Write the records below out again exactly as given, with no images.
--- start of Exercise input ---
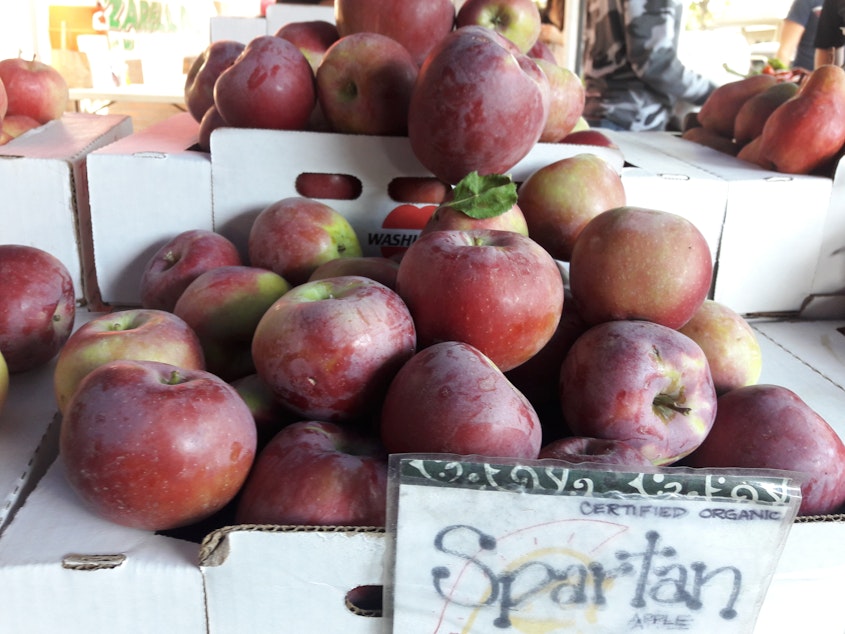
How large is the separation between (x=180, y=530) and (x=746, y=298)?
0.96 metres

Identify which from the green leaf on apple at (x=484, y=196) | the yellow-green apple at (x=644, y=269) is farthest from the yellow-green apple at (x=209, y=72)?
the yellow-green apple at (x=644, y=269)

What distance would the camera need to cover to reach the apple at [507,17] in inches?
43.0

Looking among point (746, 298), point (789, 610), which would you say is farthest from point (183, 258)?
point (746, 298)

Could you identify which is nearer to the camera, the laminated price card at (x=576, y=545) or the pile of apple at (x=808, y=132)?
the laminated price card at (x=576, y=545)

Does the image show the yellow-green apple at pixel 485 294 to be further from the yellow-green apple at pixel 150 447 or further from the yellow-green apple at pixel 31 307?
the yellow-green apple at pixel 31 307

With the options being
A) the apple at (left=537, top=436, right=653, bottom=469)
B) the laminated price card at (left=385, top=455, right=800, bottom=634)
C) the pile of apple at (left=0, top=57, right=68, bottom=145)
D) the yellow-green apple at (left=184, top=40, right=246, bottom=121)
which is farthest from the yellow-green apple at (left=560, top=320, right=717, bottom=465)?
--- end of Exercise input ---
**Finished answer:**
How large is the separation between (x=180, y=530) and (x=746, y=298)?
0.96 metres

Identify which from the green leaf on apple at (x=484, y=196) | the yellow-green apple at (x=644, y=269) is farthest from the yellow-green apple at (x=209, y=72)?
the yellow-green apple at (x=644, y=269)

What distance would the camera need to cover to reach the apple at [507,17] in inches?
43.0

Looking among point (746, 298), point (789, 610), which would you say is farthest from point (183, 258)?
point (746, 298)

Could you identify which is nearer to the camera, the laminated price card at (x=576, y=545) or the pile of apple at (x=808, y=132)?
the laminated price card at (x=576, y=545)

Does the image show the yellow-green apple at pixel 485 294 to be further from the yellow-green apple at pixel 150 447 or further from the yellow-green apple at pixel 31 307?
the yellow-green apple at pixel 31 307

With the options being
A) the apple at (left=537, top=436, right=653, bottom=469)
B) the laminated price card at (left=385, top=455, right=800, bottom=634)
C) the pile of apple at (left=0, top=57, right=68, bottom=145)
D) the yellow-green apple at (left=184, top=40, right=246, bottom=121)
which is farthest from the yellow-green apple at (left=560, top=320, right=717, bottom=465)?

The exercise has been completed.